WORK REQUEST = The pictures must be left out, while the rest of the data is copied exactly.

━━━━━━━━

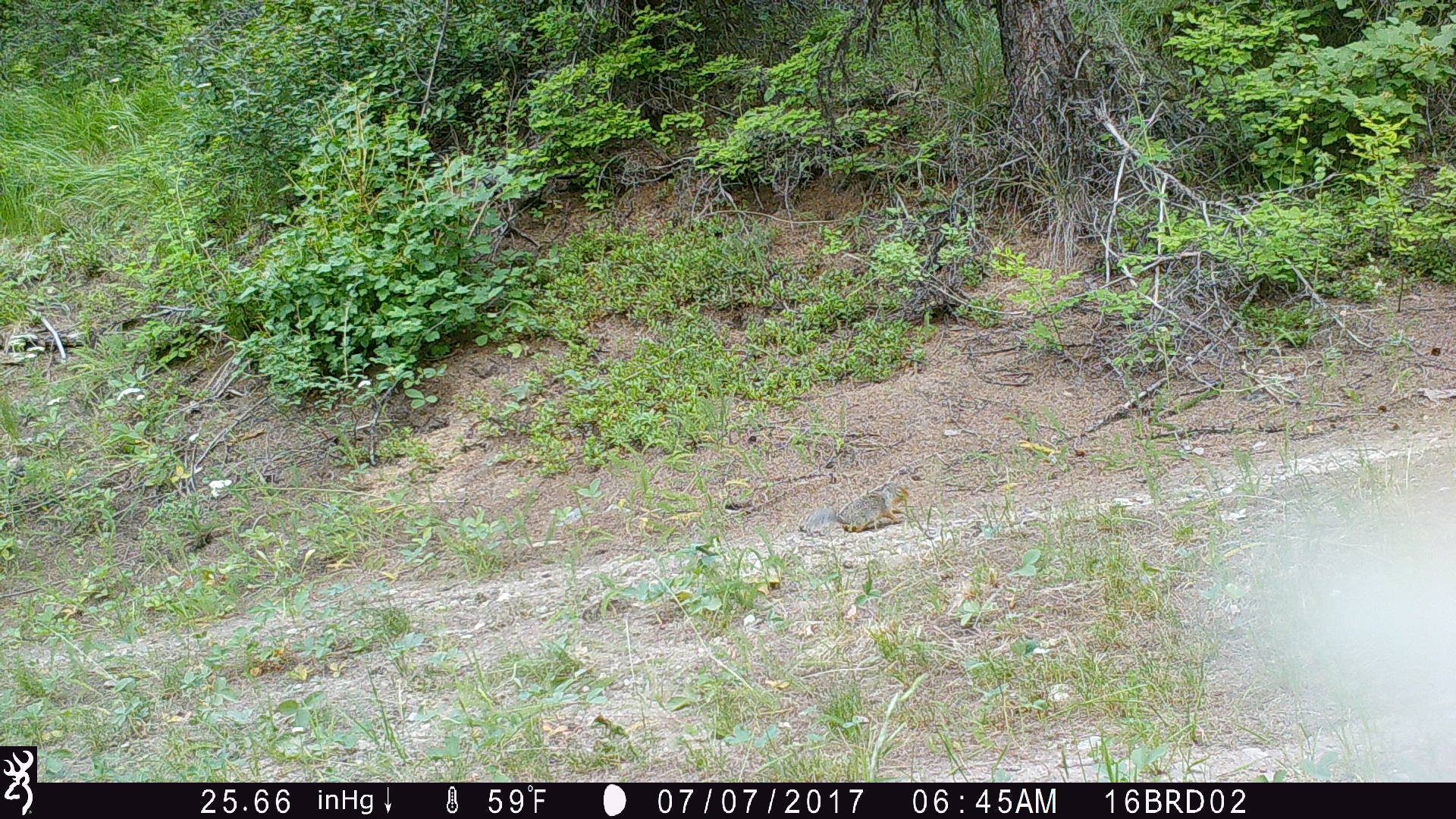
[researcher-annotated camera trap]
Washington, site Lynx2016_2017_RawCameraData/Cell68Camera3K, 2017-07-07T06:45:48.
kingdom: Animalia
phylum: Chordata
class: Mammalia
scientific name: Mammalia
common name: small mammal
Small mammal (Mammalia). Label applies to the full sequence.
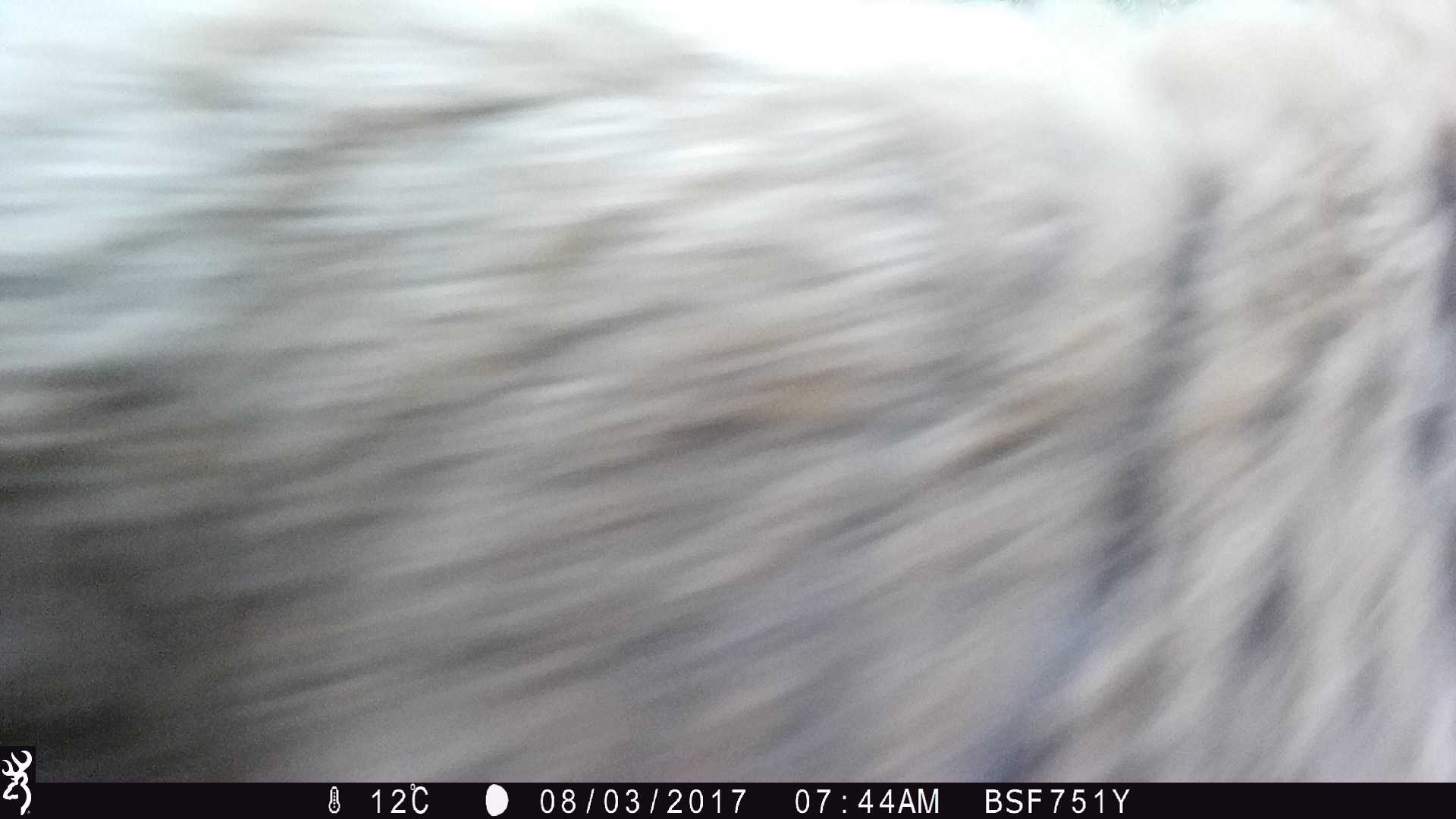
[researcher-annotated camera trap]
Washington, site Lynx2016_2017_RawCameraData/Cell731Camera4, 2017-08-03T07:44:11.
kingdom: Animalia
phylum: Chordata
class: Mammalia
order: Carnivora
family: Ursidae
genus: Ursus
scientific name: Ursus americanus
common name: american black bear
Ursus americanus (american black bear). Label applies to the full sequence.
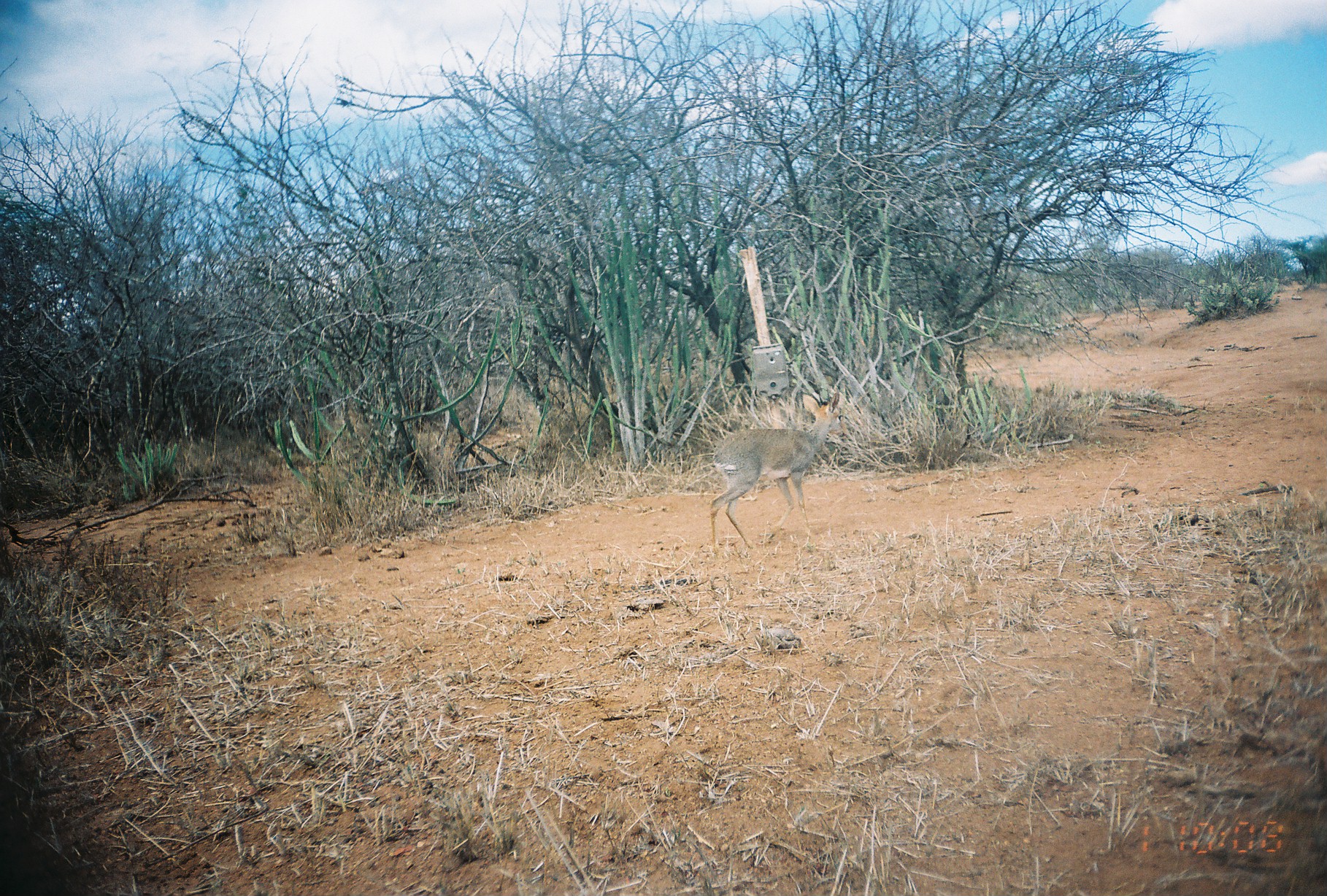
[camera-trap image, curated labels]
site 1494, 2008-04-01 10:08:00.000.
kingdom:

━━━━━━━━

EXERCISE ANSWER =
[researcher-annotated camera trap]
Washington, site Lynx2016_2017_RawCameraData/Cell68Camera3K, 2017-07-07T06:45:48.
kingdom: Animalia
phylum: Chordata
class: Mammalia
scientific name: Mammalia
common name: small mammal
Small mammal (Mammalia). Label applies to the full sequence.
[researcher-annotated camera trap]
Washington, site Lynx2016_2017_RawCameraData/Cell731Camera4, 2017-08-03T07:44:11.
kingdom: Animalia
phylum: Chordata
class: Mammalia
order: Carnivora
family: Ursidae
genus: Ursus
scientific name: Ursus americanus
common name: american black bear
Ursus americanus (american black bear). Label applies to the full sequence.
[camera-trap image, curated labels]
site 1494, 2008-04-01 10:08:00.000.
kingdom:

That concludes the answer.